The passenger trapped in the car can pull down the rope 60 in case of the failure of the electro-magnetic controller 70, the electro-magnetic brake actuator 40, and the backup power supply 80 as shown in FIG. 6. The manual brake rod 22 is lowered accordingly. Also, the lever 51 will turn about the fulcrum 53 to cause the roller 54 at one end of the lever 51 to contact the recess 56 (or riser 57) of the wheel 55. At the same time, the wheel 55 turns as the shaft 11 rotates slowly. Hence, the roller 54 will rotate and move laterally, intermittently as the alternate recesses 56 and risers 57 rotate. And in turn, the lever 51 will turn about the fulcrum 53 to cause the manual brake rod 22 to move intermittently to activate the brake controller 21. Thus, the brake 20, as driven by the brake controller 21, will brake and release the shaft 11 again in intervals. Hence, the shaft 11 will rotate slowly to hoist or lower the car until the bottom of the car is flush with a proximate floor of a building. At this moment, passenger(s) trapped in the car can escape safely.

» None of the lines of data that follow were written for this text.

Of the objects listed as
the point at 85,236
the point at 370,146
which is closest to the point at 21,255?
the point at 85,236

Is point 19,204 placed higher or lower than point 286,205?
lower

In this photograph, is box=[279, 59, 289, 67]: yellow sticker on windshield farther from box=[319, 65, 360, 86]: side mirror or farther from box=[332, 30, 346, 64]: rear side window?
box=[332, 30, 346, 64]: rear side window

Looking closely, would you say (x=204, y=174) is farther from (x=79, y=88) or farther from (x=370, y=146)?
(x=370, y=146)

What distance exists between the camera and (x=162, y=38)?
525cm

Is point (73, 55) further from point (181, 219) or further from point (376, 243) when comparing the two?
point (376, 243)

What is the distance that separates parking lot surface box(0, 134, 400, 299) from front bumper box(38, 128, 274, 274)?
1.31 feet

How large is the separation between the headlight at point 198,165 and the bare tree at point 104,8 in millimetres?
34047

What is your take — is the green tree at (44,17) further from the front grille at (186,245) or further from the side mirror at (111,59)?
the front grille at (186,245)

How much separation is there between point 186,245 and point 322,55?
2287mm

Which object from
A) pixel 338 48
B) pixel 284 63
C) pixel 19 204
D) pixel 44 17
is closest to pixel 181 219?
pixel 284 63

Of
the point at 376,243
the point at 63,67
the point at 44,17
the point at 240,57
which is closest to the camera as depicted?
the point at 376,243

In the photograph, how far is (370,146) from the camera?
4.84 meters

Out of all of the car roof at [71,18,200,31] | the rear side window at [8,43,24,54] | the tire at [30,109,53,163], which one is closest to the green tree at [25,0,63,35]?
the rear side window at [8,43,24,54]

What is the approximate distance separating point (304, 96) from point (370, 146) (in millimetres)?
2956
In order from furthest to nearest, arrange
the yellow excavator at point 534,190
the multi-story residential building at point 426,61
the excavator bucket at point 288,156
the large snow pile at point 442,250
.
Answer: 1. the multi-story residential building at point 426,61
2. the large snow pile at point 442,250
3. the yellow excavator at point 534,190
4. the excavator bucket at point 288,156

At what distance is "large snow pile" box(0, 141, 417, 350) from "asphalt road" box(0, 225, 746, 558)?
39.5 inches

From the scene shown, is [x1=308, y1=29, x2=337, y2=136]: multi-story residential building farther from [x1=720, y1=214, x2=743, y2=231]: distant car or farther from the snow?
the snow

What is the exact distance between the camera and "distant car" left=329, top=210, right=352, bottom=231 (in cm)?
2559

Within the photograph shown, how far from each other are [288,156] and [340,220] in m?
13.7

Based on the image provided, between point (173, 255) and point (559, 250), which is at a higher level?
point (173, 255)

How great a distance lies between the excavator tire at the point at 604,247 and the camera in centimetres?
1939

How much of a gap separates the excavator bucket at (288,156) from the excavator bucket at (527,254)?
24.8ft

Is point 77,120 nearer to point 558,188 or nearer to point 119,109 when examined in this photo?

While the invention herein disclosed has been described by means of specific embodiments, numerous modifications and variations could be made thereto by those skilled in the art without departing from the scope and spirit of the invention set forth in the claims.

Claims

1. A backup power device for an elevator, comprising:

a brake including an upper brake controller and a manual brake rod;

a damping assembly including a lever spaced apart from a top peripheral portion and coupled to the manual brake rod, the lever having a fulcrum, a roller at one end of the lever, and a wheel having a plurality of alternate recesses and risers equally spaced apart around its periphery;

a motor including a shaft extended outwardly through the brake and the sheave to rotatably couple to the wheel, the shaft being controlled by the brake controller;

a sheave having a traveling cable run through, the sheave and the traveling cable being operative to rotate as the shaft rotates;

an electro-magnetic controller having a control rod;

a pulley having a rope run through the manual brake rod and the control rod to extend downward;

an electro-magnetic brake actuator on top of the brake controller; and

a backup power supply; wherein

the brake controller will activate automatically to brake the shaft in case of the failure of the elevator, the backup power supply will be enabled to supply power to the electro-magnetic brake actuator for activation, the brake controller, as driven by the electro-magnetic brake actuator, will operate intermittently to cause the brake to brake and release the shaft again in intervals, and the shaft will rotate slowly to hoist or lower a car of the elevator until a bottom of the car is flush with a proximate floor of a building;

the electro-magnetic controller, as powered by the backup power supply, will activate automatically in case of the failure of the electro-magnetic brake actuator, the electro-magnetic controller will brake and release the control rod again in intervals, the rope will be driven to pull the manual brake rod to cause the brake controller to activate the brake, the brake will brake and release the shaft again in intervals, and the shaft will rotate slowly to hoist or lower the car until the bottom of the car is flush with the proximate floor of the building; or

a passenger trapped in the car can pull down the rope in case of the failure of the electro-magnetic controller, the electro-magnetic brake actuator, and the backup power supply, the manual brake rod is lowered, the lever will turn about the fulcrum to cause the roller to contact the recess or the riser, the wheel turns as the shaft rotates slowly, the roller will rotate and move laterally, intermittently as the alternate recesses and risers rotate, the lever will turn about the fulcrum to cause the manual brake rod to move intermittently to activate the brake controller for causing the brake to brake and release the shaft again in intervals, and the shaft will rotate slowly to hoist or lower the car until the bottom of the car is flush with the proximate floor of the building.

2. The backup power device of claim 1, wherein the backup power supply is one of a rechargeable battery, an uninterrupted power supply (UPS), and an alternator.